Khan’s reported comment had come while the cricketer-turned-politician was addressing the launch of the Spring Tree Plantation 2019 and

Natural Reserve at Balloki in Nankana Sahib earlier in the day. “We will ensure minorities in Pakistan are treated as equal citizens with all rights and privileges unlike how the Muslims are being treated in India as second-class citizens,” he had said.

The Indian spokesperson said eminent leaders of all faiths had occupied the highest constitutional and official positions in the country. “In contrast, Pakistani citizens of non-Islamic faith are barred from occupying high constitutional offices. The minorities are often turned away from government bodies like the Economic Advisory Council of their Prime Minister, even in ‘naya Pakistan’.”

Soon after taking over last year, Khan had appointed Atif Mian, a Princeton economist of Pakistani origin, to the council but had to remove him after protests by religious fundamentalists over the appointment of an Ahmadiyya.

After Pakistan was formed, it had enacted an anti-Ahmadi law that places severe restrictions on the sect till date.
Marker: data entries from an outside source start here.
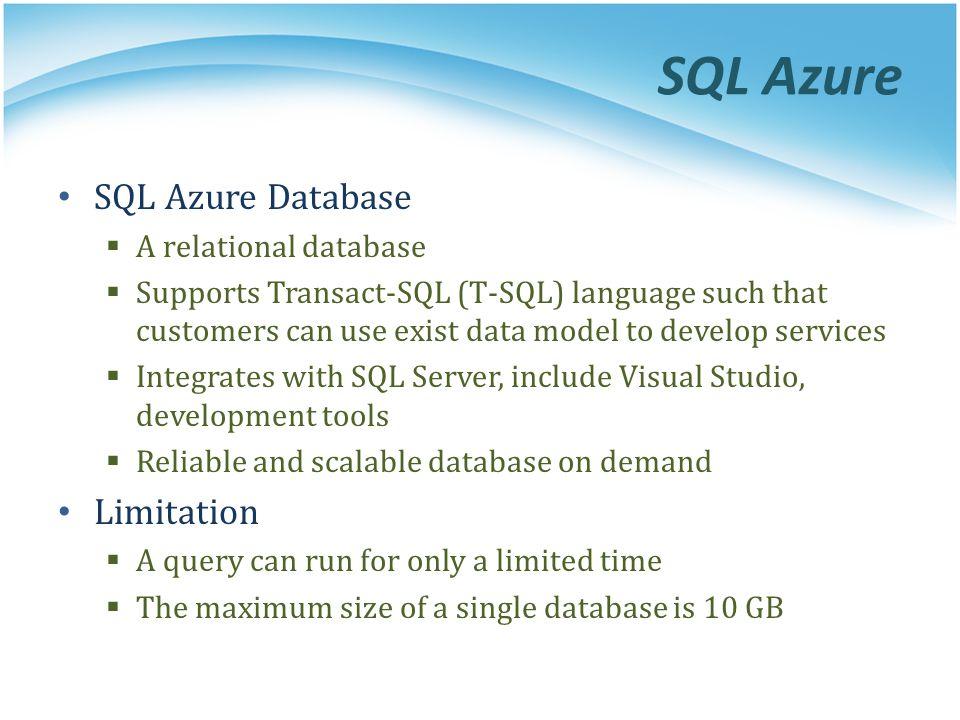SQL Azure SQL Azure Database Limitation A relational database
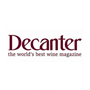 , 92/100, Highly recommended Decanter Review in 01/01/2017 00:00:00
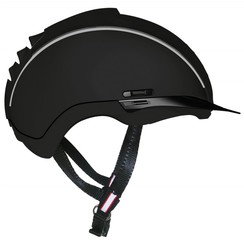 Casco Helm Choice 2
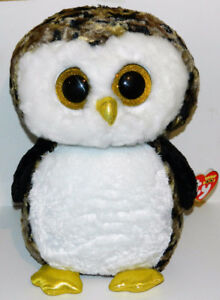 """Ty Beanie Boos Large 17"""" Camo Barn Owl Owliver New With Tags"""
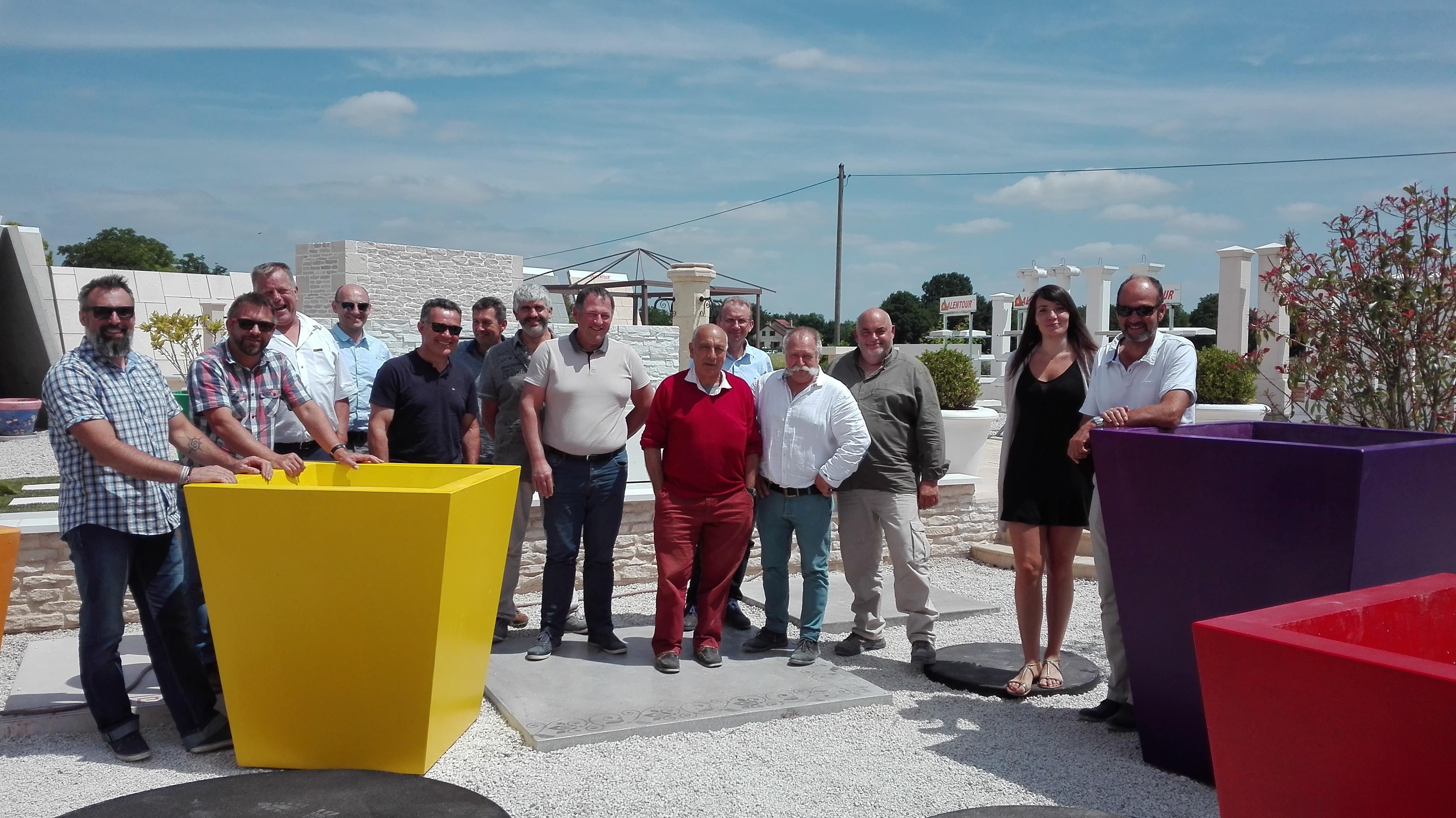 reunion-UNEP-Bourgogne-Franche-Compte-Alentour-beton-pierre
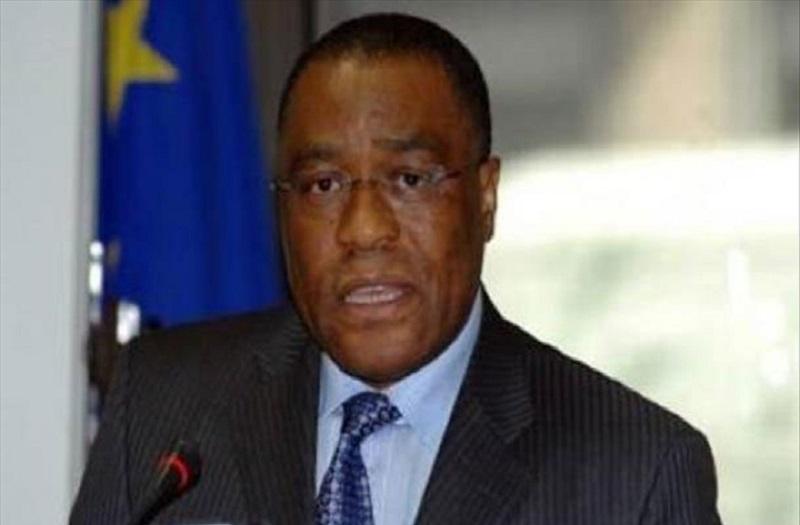 Joseph Kabila rend visite à Ali Bongo, président de la CEEAC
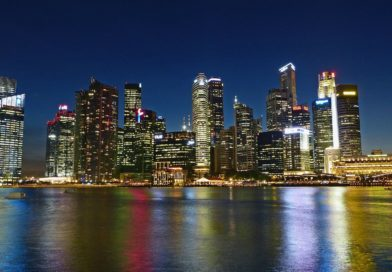 What makes Singapore an exciting place to visit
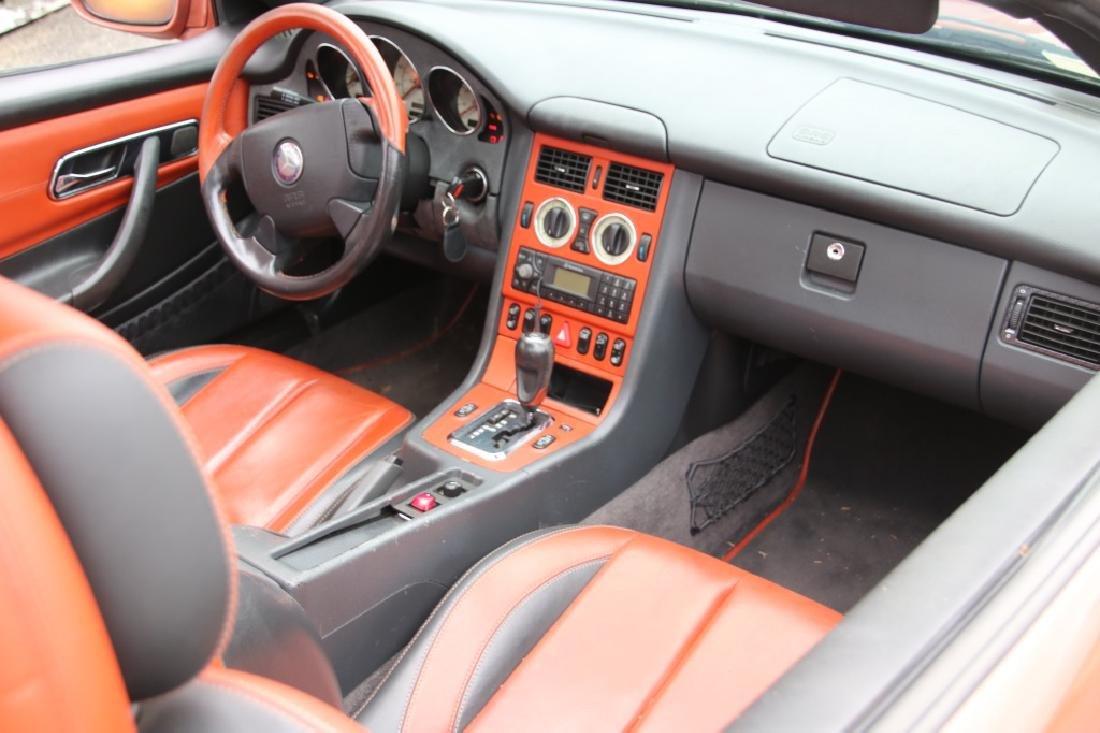 "2000 Mercedes Benz SLK-AMG ""Designo"" - 5"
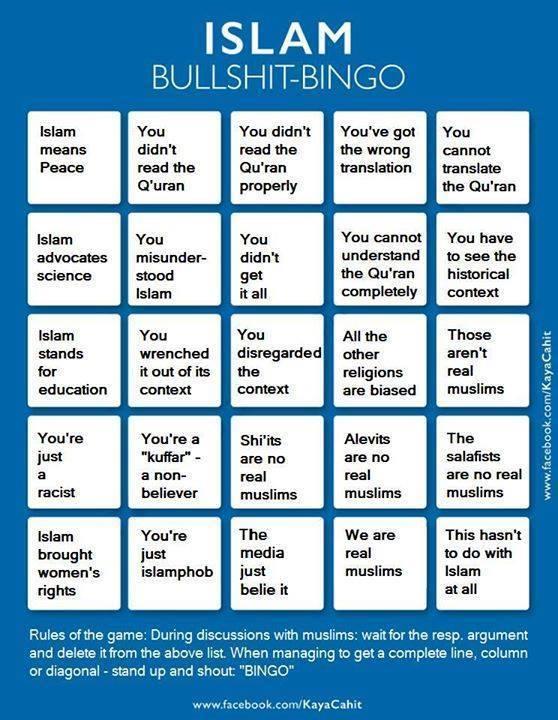 islam-bullshit-bingo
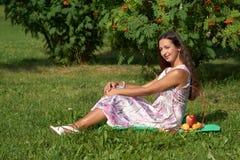At picnic Royalty Free Stock Photography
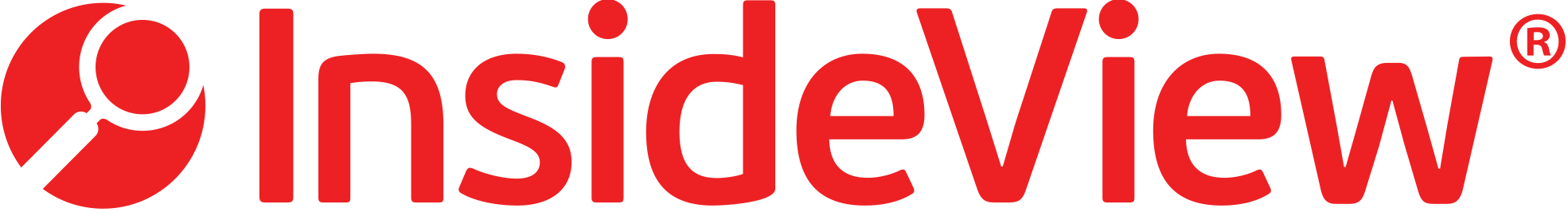 insideview-logo.png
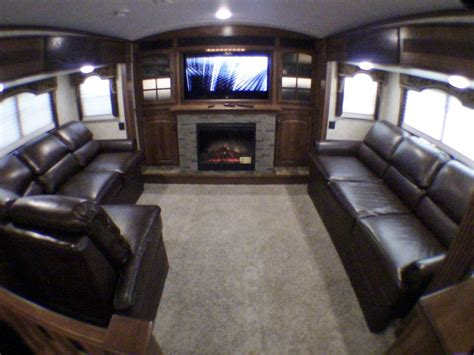 Front Living Room Fifth Wheel - 2013 keystone montana 3750fl fully loaded front living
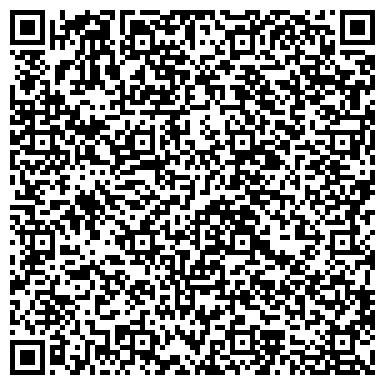 QR-код с контактной информацией организации Транс Лок, ООО НВП Харьков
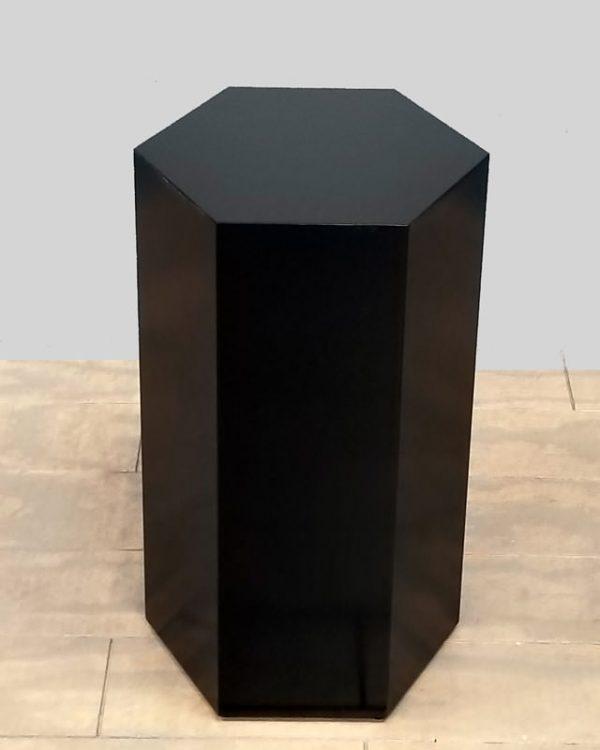 Black Lacquer Modern Hexagon Pedestals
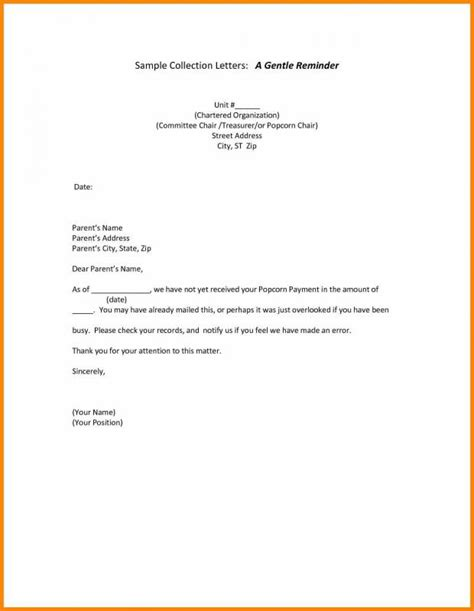 friendly payment reminder letter samples template business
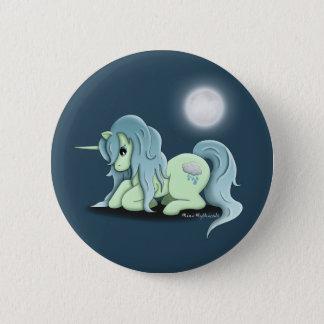 Moonlight Unicorn Button Pin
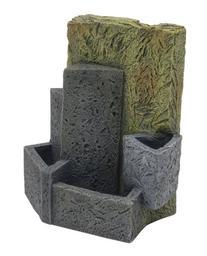 Fluval 12291 Edge Stone Wall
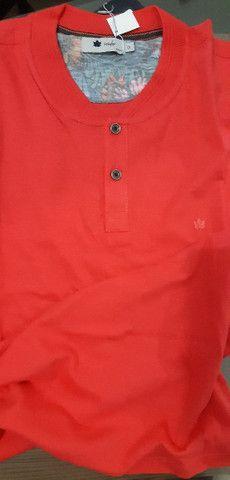 Camisetas Seeder, TNG, ADJI  - Foto 2
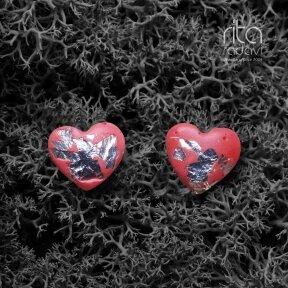 Auskarai širdelės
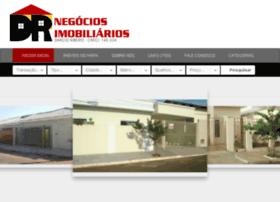 Drnegociosimobiliarios.net.br thumbnail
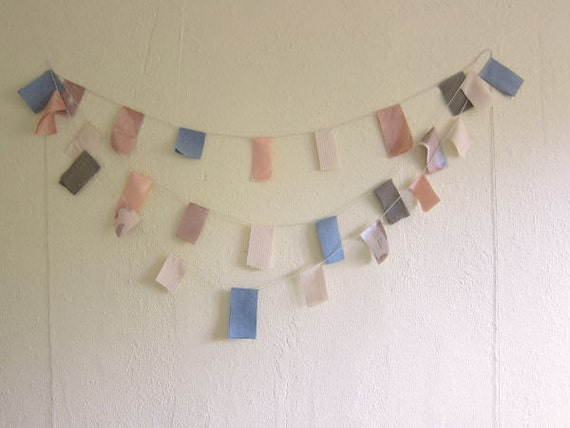 cloud square bunting banner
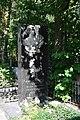 80-361-0443 Kyiv Baykove cemetery SAM 1509.jpg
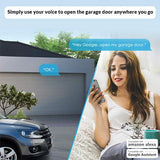 Automatic Garage Door Opener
The spokesperson said Pakistan should focus on its domestic challenges rather than try and divert attention. “The Pakistan Prime Minister’s latest attempts to play with minority sentiment in India will be rejected by the people of India,” he said.

This is not the first time Khan has made such a remark. In December he had said “we have to make Pakistan a place where our minorities are treated equally” and “show this to Modi’s India”.

Like now, India had then, too, responded similarly even as both countries worked the diplomatic channels to open the Kartarpur Corridor to mark Guru Nanak’s 550th birth anniversary this year.